Wednesday, March 25, 2009

A City on the Bay

Freetown, Sierra Leone

On Sunday, March 8, our medical team boarded a Kenya Airlines flight from Accra, Ghana to Freetown, Sierra Leone. We were met at the airport by the advance team members Jeremy Maller, Steve Iwan and Joseph Kebbie as well as HCJB Global radio partner Dr. Momadou Conteh. Conteh, on top of being a pastor at Abundant Life Faith Center, also heads up New Life Ventures radio. The team stayed at his house, most of the guys spreading out camping mats on the floor.

When you arrive at the airport in Freetown, you actually arrive across the bay from the main part of the city and must cross in a ferry (or in the expensive, scary, aging helicopter shuttle). As we left our luggage secured in the vehicles, the team climbed the steep stairs to the passenger deck to enjoy the ferry ride. As the colorful masses filed in and we got underway, the Muslim preacher with the megaphone was our first clue that we were travelling to a country where Christians are the minority.


The more aggressive vibe and the sense that people were on edge or somewhat fearful was our first hint that many invisible wounds were still raw from the civil war that raged from 1991 to 2002. Tens of thousands of deaths occurred during that time. Nearly one third of the nation’s population (around 2 million people) was displaced during the fighting.

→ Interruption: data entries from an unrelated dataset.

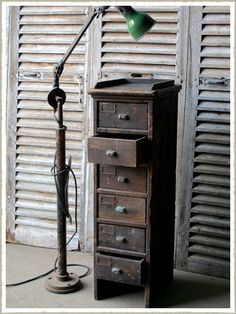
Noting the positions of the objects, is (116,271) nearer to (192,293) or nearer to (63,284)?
(63,284)

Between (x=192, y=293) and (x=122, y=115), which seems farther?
(x=192, y=293)

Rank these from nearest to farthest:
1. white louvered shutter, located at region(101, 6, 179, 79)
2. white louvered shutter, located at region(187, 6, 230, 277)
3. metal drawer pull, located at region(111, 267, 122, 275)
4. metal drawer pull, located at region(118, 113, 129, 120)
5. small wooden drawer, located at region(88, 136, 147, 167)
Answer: small wooden drawer, located at region(88, 136, 147, 167) → metal drawer pull, located at region(118, 113, 129, 120) → metal drawer pull, located at region(111, 267, 122, 275) → white louvered shutter, located at region(187, 6, 230, 277) → white louvered shutter, located at region(101, 6, 179, 79)

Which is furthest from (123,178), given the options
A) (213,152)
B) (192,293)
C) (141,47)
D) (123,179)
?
(141,47)

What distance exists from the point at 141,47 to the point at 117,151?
916 millimetres

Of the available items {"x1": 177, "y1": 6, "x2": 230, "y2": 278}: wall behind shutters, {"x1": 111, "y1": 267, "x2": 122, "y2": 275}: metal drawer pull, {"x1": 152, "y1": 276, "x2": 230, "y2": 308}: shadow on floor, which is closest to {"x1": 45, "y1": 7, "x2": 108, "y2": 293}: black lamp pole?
{"x1": 111, "y1": 267, "x2": 122, "y2": 275}: metal drawer pull

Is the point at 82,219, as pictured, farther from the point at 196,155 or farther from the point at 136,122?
the point at 136,122

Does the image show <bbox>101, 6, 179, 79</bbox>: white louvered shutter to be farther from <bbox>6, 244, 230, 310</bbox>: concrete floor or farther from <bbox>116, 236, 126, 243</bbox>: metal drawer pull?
<bbox>6, 244, 230, 310</bbox>: concrete floor

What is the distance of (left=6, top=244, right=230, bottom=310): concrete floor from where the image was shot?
9.11ft

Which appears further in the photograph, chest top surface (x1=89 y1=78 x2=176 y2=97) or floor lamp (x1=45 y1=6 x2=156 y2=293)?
floor lamp (x1=45 y1=6 x2=156 y2=293)

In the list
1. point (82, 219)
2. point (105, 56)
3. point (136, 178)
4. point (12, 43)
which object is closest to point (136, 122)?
point (136, 178)

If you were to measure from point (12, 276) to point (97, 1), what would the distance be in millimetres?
1642

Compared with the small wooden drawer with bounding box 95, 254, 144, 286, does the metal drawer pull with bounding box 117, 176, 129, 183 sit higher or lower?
higher

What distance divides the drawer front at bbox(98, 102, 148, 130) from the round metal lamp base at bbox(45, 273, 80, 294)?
0.90 metres

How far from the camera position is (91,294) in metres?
2.88
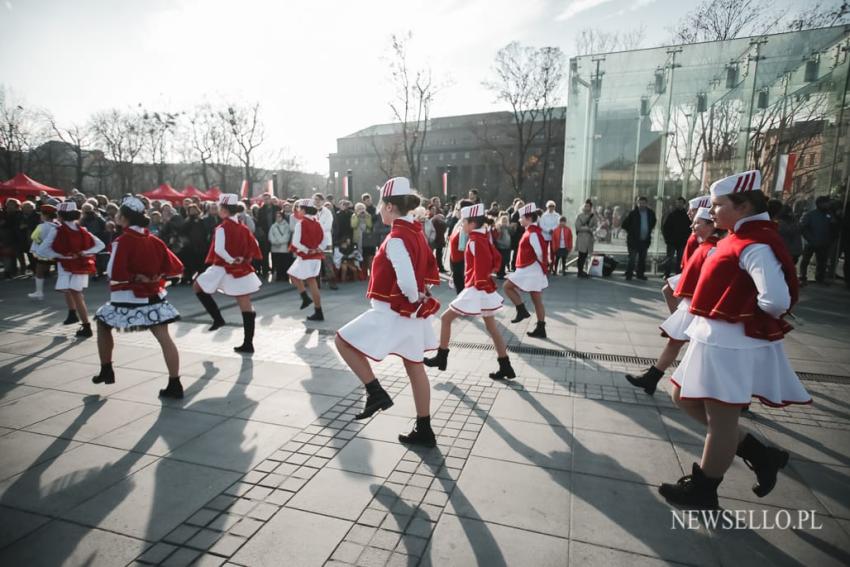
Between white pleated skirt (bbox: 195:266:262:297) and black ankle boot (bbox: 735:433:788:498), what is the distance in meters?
5.50

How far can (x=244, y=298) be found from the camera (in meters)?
6.25

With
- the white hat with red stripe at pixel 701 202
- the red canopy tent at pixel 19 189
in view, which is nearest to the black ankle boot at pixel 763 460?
the white hat with red stripe at pixel 701 202

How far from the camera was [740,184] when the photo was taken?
2709mm

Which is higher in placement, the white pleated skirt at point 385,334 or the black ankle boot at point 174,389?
the white pleated skirt at point 385,334

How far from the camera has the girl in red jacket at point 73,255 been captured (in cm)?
664

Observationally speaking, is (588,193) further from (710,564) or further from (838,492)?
(710,564)

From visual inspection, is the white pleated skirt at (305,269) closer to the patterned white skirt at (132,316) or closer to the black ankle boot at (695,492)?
the patterned white skirt at (132,316)

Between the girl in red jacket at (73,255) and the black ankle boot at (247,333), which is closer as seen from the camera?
the black ankle boot at (247,333)

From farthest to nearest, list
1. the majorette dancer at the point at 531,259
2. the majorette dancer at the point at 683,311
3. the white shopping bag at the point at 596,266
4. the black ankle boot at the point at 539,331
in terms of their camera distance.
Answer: the white shopping bag at the point at 596,266
the black ankle boot at the point at 539,331
the majorette dancer at the point at 531,259
the majorette dancer at the point at 683,311

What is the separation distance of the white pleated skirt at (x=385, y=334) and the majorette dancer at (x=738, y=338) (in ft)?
6.03

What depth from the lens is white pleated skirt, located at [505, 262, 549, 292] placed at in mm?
6789

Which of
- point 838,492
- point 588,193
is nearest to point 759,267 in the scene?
point 838,492

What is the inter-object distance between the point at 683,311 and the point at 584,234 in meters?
8.84

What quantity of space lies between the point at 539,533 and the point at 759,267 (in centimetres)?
195
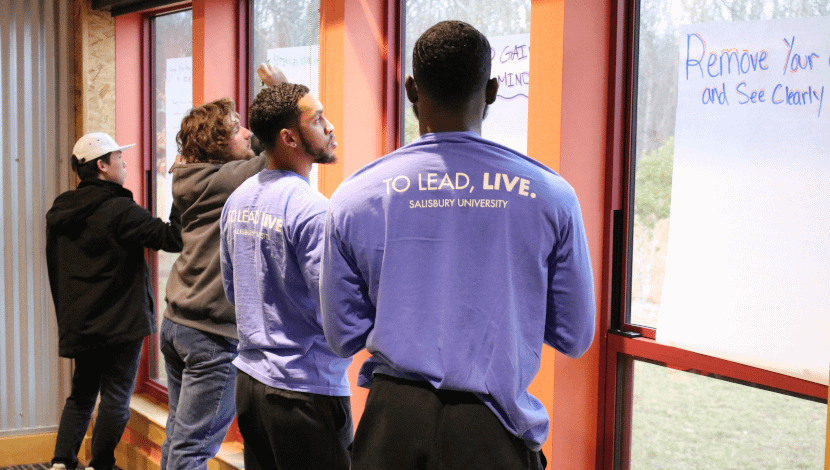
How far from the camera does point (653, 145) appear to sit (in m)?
2.07

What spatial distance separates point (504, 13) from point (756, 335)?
129cm

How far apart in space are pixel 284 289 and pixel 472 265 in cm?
79

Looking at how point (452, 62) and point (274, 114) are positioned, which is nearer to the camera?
point (452, 62)

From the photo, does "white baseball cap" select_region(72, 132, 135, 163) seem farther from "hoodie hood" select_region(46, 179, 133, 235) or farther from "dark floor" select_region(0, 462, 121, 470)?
"dark floor" select_region(0, 462, 121, 470)

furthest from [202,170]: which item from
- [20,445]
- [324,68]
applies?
[20,445]

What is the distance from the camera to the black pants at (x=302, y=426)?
1.79m

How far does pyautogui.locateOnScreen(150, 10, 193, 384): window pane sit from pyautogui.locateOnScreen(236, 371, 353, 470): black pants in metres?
2.40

The country is still rebuilding and much of the infrastructure remains non-functional. It is amazing to me that Freetown, an entire city of nearly 2 million people perched beautifully above the bay, has no widespread electrical power grid and no centralized water system. Hauling water appears to be a never-ending task for everyone and noisy, smelly generators rattling long into the nights seem to be the status quo for those who are lucky enough to be able to afford them. The team got intimately acquainted with this phenomenon on the very first night. “Honda’s Ode to Diesel Fumes” serenaded our dreams.